An alarm system in our bodies goes off when we perceive a threat. The threat could be something small that scares us. For example: a dog chases you, your child is in trouble or you are stressed because you are fixing to take a test. Or it could be something bigger: A car accident, a house invasion, life or death situation, etc. Either way, these events causes a surge of hormones to be released into your body.

Adrenaline– increases your heart rate, elevates your blood pressure and boost energy supplies

Cortisol– increases sugars in the bloodstream, enhances your brain’s use of glucose and increases the availability of substances that repair tissues. It also curbs functions that would be nonessential or detrimental in a fight-or-flight situation. It alters immune system responses and suppresses the digestive system, the reproductive system and growth processes.

This complex alarm system also communicates with regions of your brain that control mood, motivation and fear.”

It’s me again.
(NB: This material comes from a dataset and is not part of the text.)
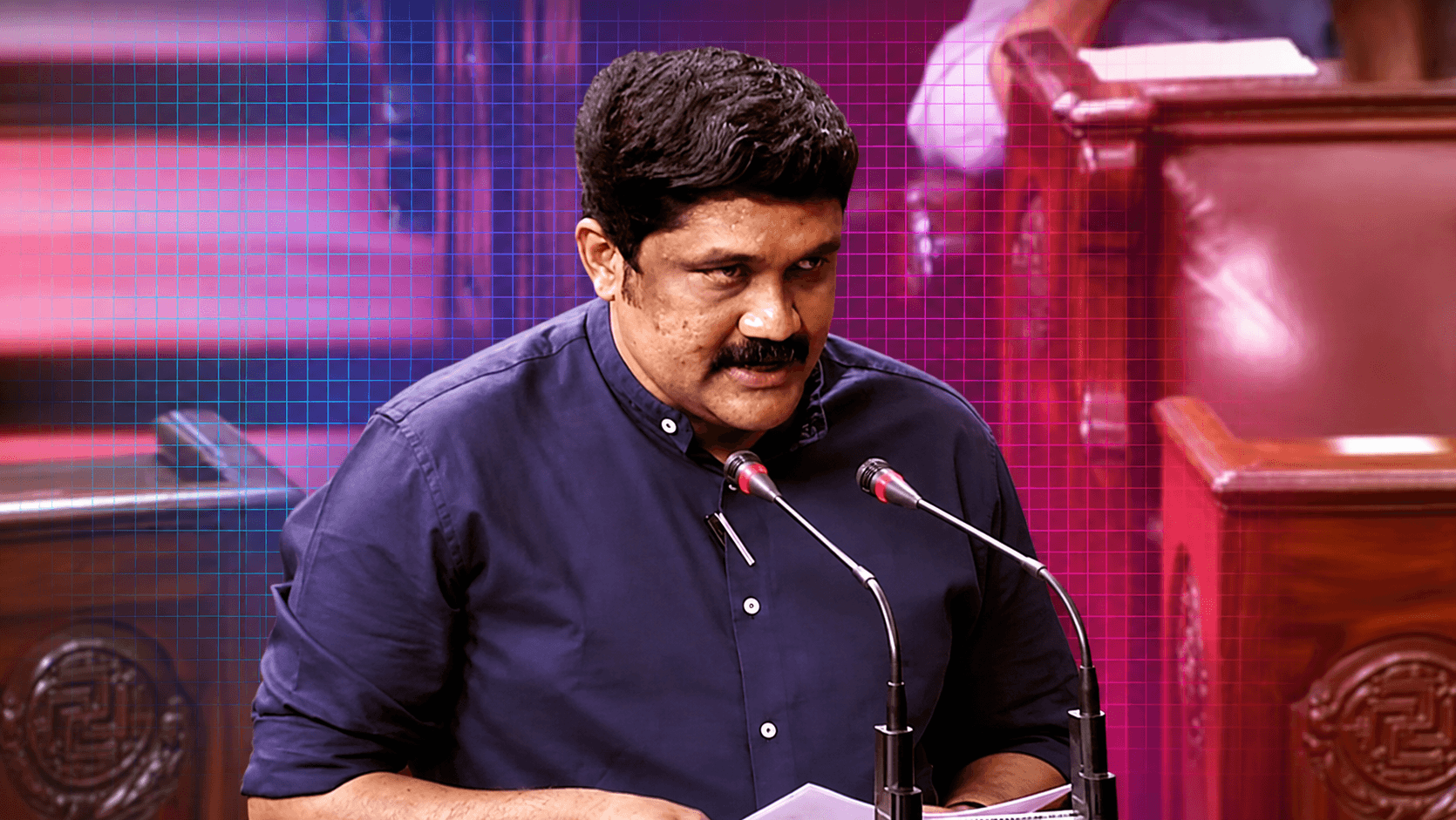 മുഖ്യമന്ത്രിയുടെ സ്പോൺസർമാരും കൂട്ടുകാരും മുഖമില്ലാത്ത അധോലോക നായകന്മാരോ? വിമാനയാത്രാ വിവാദത്തിൽ എ.എ. റഹീം എം.പിയുടെ രൂക്ഷ വിമർശനം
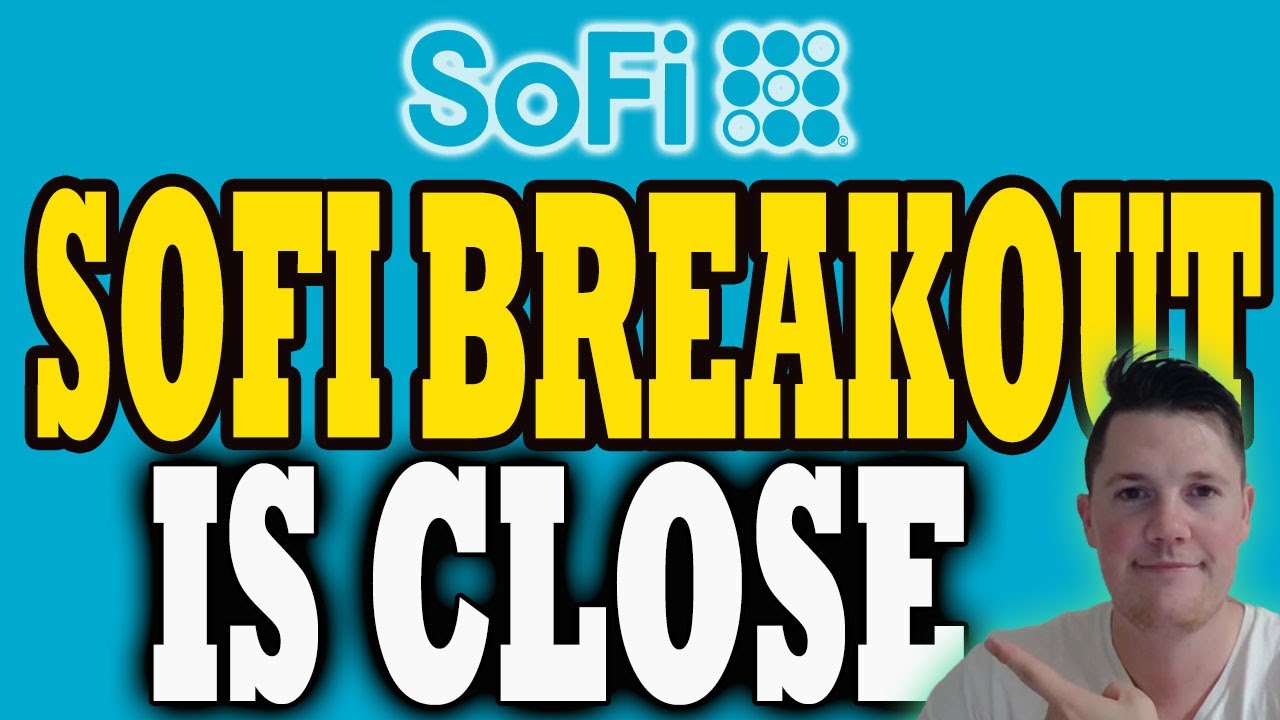 SoFi BREAKOUT Coming │ What&rsquo;s REALLY Happened w SoFi Today │ 190K ITM Options -Gamma Squeeze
Isn’t that amazing how God equipped our bodies to deal with these things?! “Nature” could not give us something so intricately designed. God created everything in nature and without Him nothing else would exist.

“The body’s stress response is usually self regulated. It decreases hormone levels and enables your body to return to normal once a perceived threat has passed. As adrenaline and cortisol levels drop, your heart rate and blood pressure return to baseline levels and other systems resume their regular activities. But when the stressors of your life are always present…that reaction stays turned on….The long term activation of the stress response system- and the subsequent overexposure to cortisol and other stress hormones- can disrupt almost all your body’s processes.”

From my experience, once this happens, it is a vicious cycle that never stops. Something has to be done to correctly re-wire your system to how it once was. And this is a process, not just an over-night cure.

My prayer is that the things that helped me will help others as well. And may I say to the people who might be reading this who have never experienced anxiety but know someone who has? Dismissing their fears or calling them irrational DOES NOT help. Do you really want to help them? Be there. Without your critical advice or lectures or superior attitude because YOU have never had problems like this. Let them know that even though you have no idea what they are going through, you will be there. Through it all.

Hopefully the above information has shed better light on why and how anxiety happens.